Cricut reverses subscription plan

So, we’ve made the decision to reverse our previously shared plans. Right now, every member can upload an unlimited number of images and patterns to Design Space for free, and we have no intention to change this policy. This is true whether you’re a current Cricut member or are thinking about joining the Cricut family before or after December 31, 2021.

Source: Dear Cricut Community, From Ashish Arora CEO – Cricut

People get upset when they buy something and then find out that they don’t really own it. Keurig face the same backlash back in 2014 with the release of the Keurig 2.0 system. Machines with 2.0 would only accept official licensed K-Cups. No longer could you use a generic cup or, the horror, using your own coffee in a reusable cup. Heaven forbid we want to use our own coffee in an environmentally thoughtful way! The backlash was swift, with several different ways devised to beat the lock out. Keurig eventually reversed course, well, at least with the reusable cup.

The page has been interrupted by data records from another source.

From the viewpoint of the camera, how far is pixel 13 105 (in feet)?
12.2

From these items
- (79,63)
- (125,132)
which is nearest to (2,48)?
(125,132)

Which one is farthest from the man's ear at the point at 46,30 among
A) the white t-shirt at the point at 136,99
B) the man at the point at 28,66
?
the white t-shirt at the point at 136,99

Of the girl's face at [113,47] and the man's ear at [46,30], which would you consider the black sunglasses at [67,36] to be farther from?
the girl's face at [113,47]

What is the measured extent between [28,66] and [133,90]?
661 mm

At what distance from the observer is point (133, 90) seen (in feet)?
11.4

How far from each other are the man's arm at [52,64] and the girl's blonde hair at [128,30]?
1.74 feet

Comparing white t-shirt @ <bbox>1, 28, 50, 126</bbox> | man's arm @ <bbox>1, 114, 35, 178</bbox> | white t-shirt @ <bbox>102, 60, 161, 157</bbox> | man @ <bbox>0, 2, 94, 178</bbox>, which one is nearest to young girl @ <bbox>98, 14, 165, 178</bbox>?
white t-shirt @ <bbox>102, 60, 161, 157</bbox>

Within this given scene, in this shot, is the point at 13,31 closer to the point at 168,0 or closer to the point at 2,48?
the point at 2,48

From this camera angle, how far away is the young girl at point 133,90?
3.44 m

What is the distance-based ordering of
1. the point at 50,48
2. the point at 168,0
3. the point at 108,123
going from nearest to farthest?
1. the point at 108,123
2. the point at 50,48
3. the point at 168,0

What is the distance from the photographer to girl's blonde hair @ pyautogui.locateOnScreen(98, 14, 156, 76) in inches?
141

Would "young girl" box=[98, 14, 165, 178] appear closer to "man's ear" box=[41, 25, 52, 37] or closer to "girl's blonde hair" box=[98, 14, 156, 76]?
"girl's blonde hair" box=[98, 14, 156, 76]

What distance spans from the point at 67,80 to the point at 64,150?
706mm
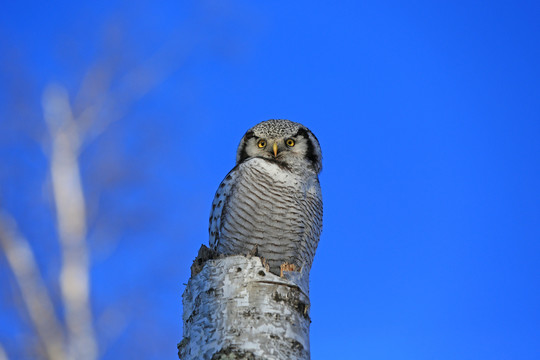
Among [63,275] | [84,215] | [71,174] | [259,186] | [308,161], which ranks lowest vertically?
[63,275]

Farmers have been having the same issues with their tractors. Sure, you can buy the part, but a technician has to come out and “allow” the tractor to work with the part. It has to have gotten pretty bad when farmers have hacked their tractors with Ukrainian firmware. There is even a Github project now to help you hack your John Deere.

That brings us back to Cricut. What made them change their mind? I don’t know. Maybe it had to do with a team of determine developers? I do have a strong inclination why they proposed the change in the first place. The company is getting ready to go public, and if they can show a consistent revenue stream, that will help their stock price. It was a no brainer to require a subscription service, but to make it retroactive to machines people have already bought was too much. 

What do you own?

We are entering a future where we don’t own, we rent. Music and movies came first, but now we have coffee makers and tractors. Is this a good future? I would say the companies have to persuade us that the subscription is the right way to go for a product. For a cutter where I provide the materials it’s a tougher sell. However, they could drop the price of the cutter and make the online subscription service enticing with good designs, graphics, and fonts.